[本文]:
——————————

南山山脈と祁連山(きれんざん)は甘粛省西部と青海省の省境を東南から北西方面に走る山脈である。これを祁連山脈ともいう。山脈は西北でアルチン山脈に連なり、東南に青海湖、西南にツァイダム盆地がある。敦煌や張掖(ちょうえき)など河西回廊の諸オアシス都市は山脈の北方にあたる。

山脈は長さ800km、幅約300kmに達し、いくつかの小さな山脈からなり、広く万年雪に覆われ、大きな氷河もある。また4000メートルを超える高峰がいくつもあり、最高峰の疎勒(そろく)南山は6303メートルある。そういえば、ウイグルの地カシュガルも疎勒といった。疎勒は仏教用語である。

山脈中には大きな河や谷がいくつもあり、豊かな牧草地となっており、このような河谷は牧畜民の生活の根拠地となっていた。そのため祁連山の名は、古くから遊牧民の匈奴や月氏の名とともにシルクロードの歴史の舞台に現れる。

「祁連」とは元来、匈奴の言葉で「天」を意味する。また前漢の将軍霍去病(かくきょへい)が河西地方を占領する(紀元前121年)前は、この山脈に匈奴の基地があった。このように、甘粛省の河西回廊から祁連山脈一帯は、前漢の若き将軍霍去病が活躍し、匈奴が疾駆した地域である。

前漢の最大の仕事は、北と西の巨大な匈奴を打倒することであった。それがゆえにはるか西へ落ち延びた大月氏との同盟を果たして匈奴を挟撃しようとの構想を抱いて張騫を派遣し、シルクロードが開拓されたのである。その主要な舞台が祁連山脈だったのである。

——————————

[保存データ]:
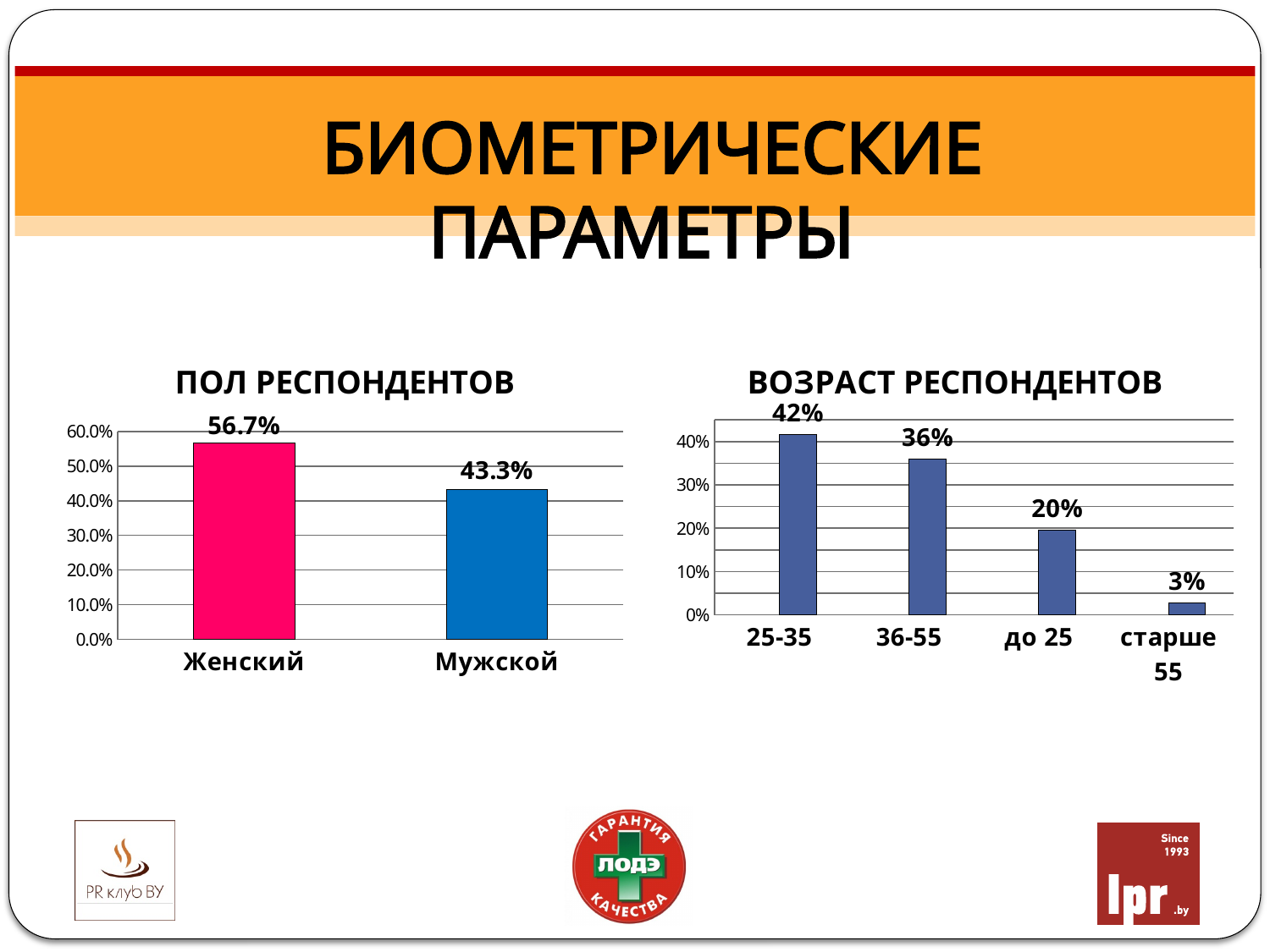
In the 'ВОЗРАСТ РЕСПОНДЕНТОВ' chart, which category has the highest value? 25-35 In the 'ПОЛ РЕСПОНДЕНТОВ' chart, what is the value for Мужской? 43.3% In the 'ПОЛ РЕСПОНДЕНТОВ' chart, what is the value for Женский? 56.7% In the 'ВОЗРАСТ РЕСПОНДЕНТОВ' chart, how many categories are shown? 4 What kind of chart is the 'ВОЗРАСТ РЕСПОНДЕНТОВ' chart? Bar chart In the 'ВОЗРАСТ РЕСПОНДЕНТОВ' chart, what is the value for 36-55? 36% In the 'ВОЗРАСТ РЕСПОНДЕНТОВ' chart, what is the value for старше 55? 3% In the 'ПОЛ РЕСПОНДЕНТОВ' chart, what is the difference between Женский and Мужской? 13.4% In the 'ПОЛ РЕСПОНДЕНТОВ' chart, which category has the highest value? Женский In the 'ВОЗРАСТ РЕСПОНДЕНТОВ' chart, which category has the lowest value? старше 55 In the 'ВОЗРАСТ РЕСПОНДЕНТОВ' chart, what is the difference between 25-35 and до 25? 22% In the 'ПОЛ РЕСПОНДЕНТОВ' chart, how many categories are shown? 2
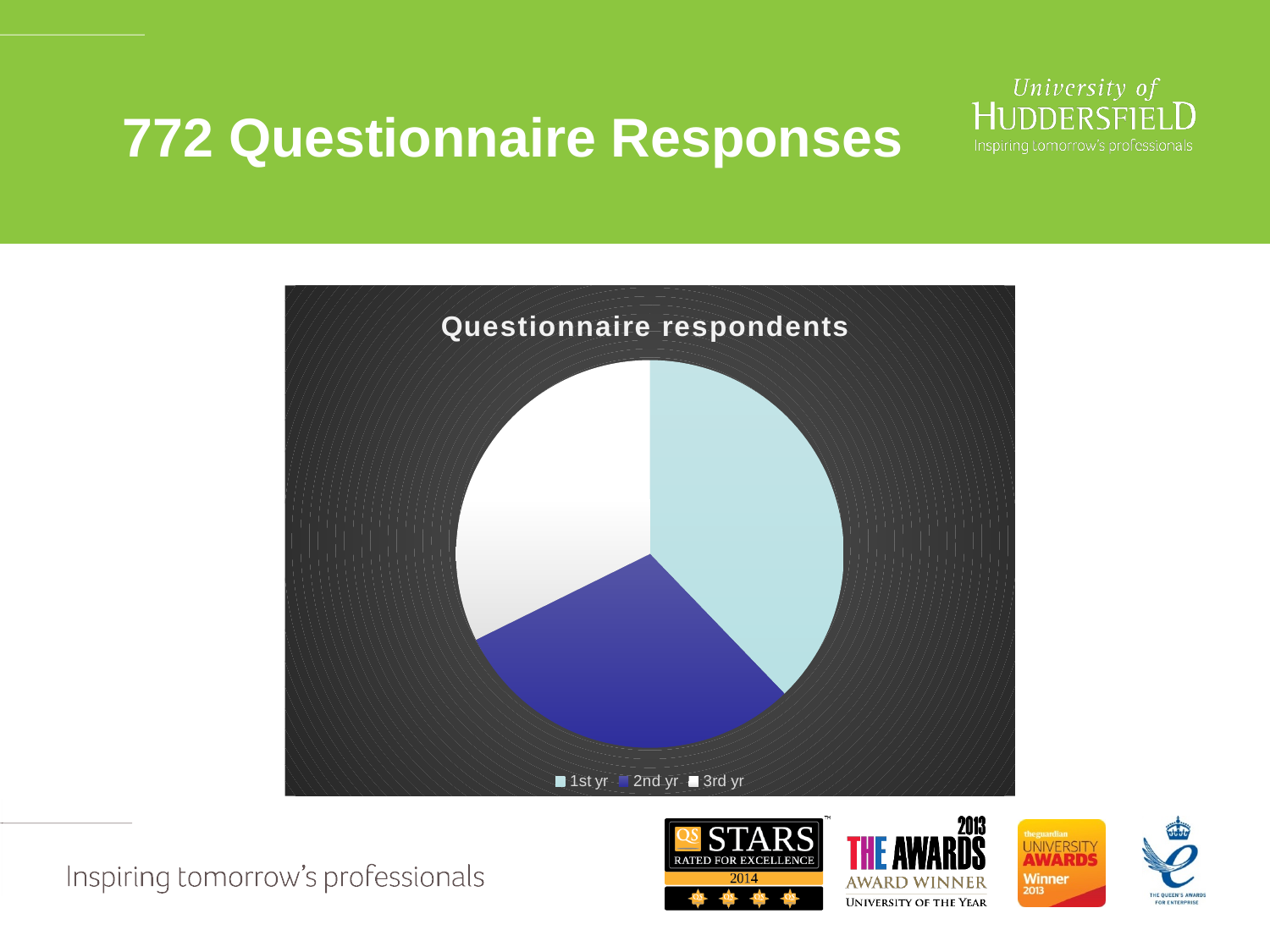
Which slice is larger, 1st yr or 3rd yr? 1st yr Which category has the largest slice of the pie? 1st yr What is the title of the chart? Questionnaire respondents Which slice is larger, 1st yr or 2nd yr? 1st yr How many slices does the pie chart have? 3 Which category is shown in white in the pie chart? 3rd yr How many entries does the chart legend list? 3 What kind of chart is shown on the slide? pie chart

——————————

[演習問題]:
(A) 上の本文について、次の各問いに答えてください。
(i) 山脈の最高峰の名称と標高は何ですか。
(ii) 「祁連」は元来どの言葉で何を意味しますか。
(iii) 霍去病が河西地方を占領したのは紀元前何年ですか。
(B) 上の本文のうち、「南山山脈と祁連山(きれんざん」から「台が祁連山脈だったのである。」までを一字も変えずに書き記してください。

[解答]:
(A)
(i) 疎勒南山、6303メートル
(ii) 匈奴の言葉で「天」を意味する
(iii) 紀元前121年

(B)
南山山脈と祁連山(きれんざん)は甘粛省西部と青海省の省境を東南から北西方面に走る山脈である。これを祁連山脈ともいう。山脈は西北でアルチン山脈に連なり、東南に青海湖、西南にツァイダム盆地がある。敦煌や張掖(ちょうえき)など河西回廊の諸オアシス都市は山脈の北方にあたる。

山脈は長さ800km、幅約300kmに達し、いくつかの小さな山脈からなり、広く万年雪に覆われ、大きな氷河もある。また4000メートルを超える高峰がいくつもあり、最高峰の疎勒(そろく)南山は6303メートルある。そういえば、ウイグルの地カシュガルも疎勒といった。疎勒は仏教用語である。

山脈中には大きな河や谷がいくつもあり、豊かな牧草地となっており、このような河谷は牧畜民の生活の根拠地となっていた。そのため祁連山の名は、古くから遊牧民の匈奴や月氏の名とともにシルクロードの歴史の舞台に現れる。

「祁連」とは元来、匈奴の言葉で「天」を意味する。また前漢の将軍霍去病(かくきょへい)が河西地方を占領する(紀元前121年)前は、この山脈に匈奴の基地があった。このように、甘粛省の河西回廊から祁連山脈一帯は、前漢の若き将軍霍去病が活躍し、匈奴が疾駆した地域である。

前漢の最大の仕事は、北と西の巨大な匈奴を打倒することであった。それがゆえにはるか西へ落ち延びた大月氏との同盟を果たして匈奴を挟撃しようとの構想を抱いて張騫を派遣し、シルクロードが開拓されたのである。その主要な舞台が祁連山脈だったのである。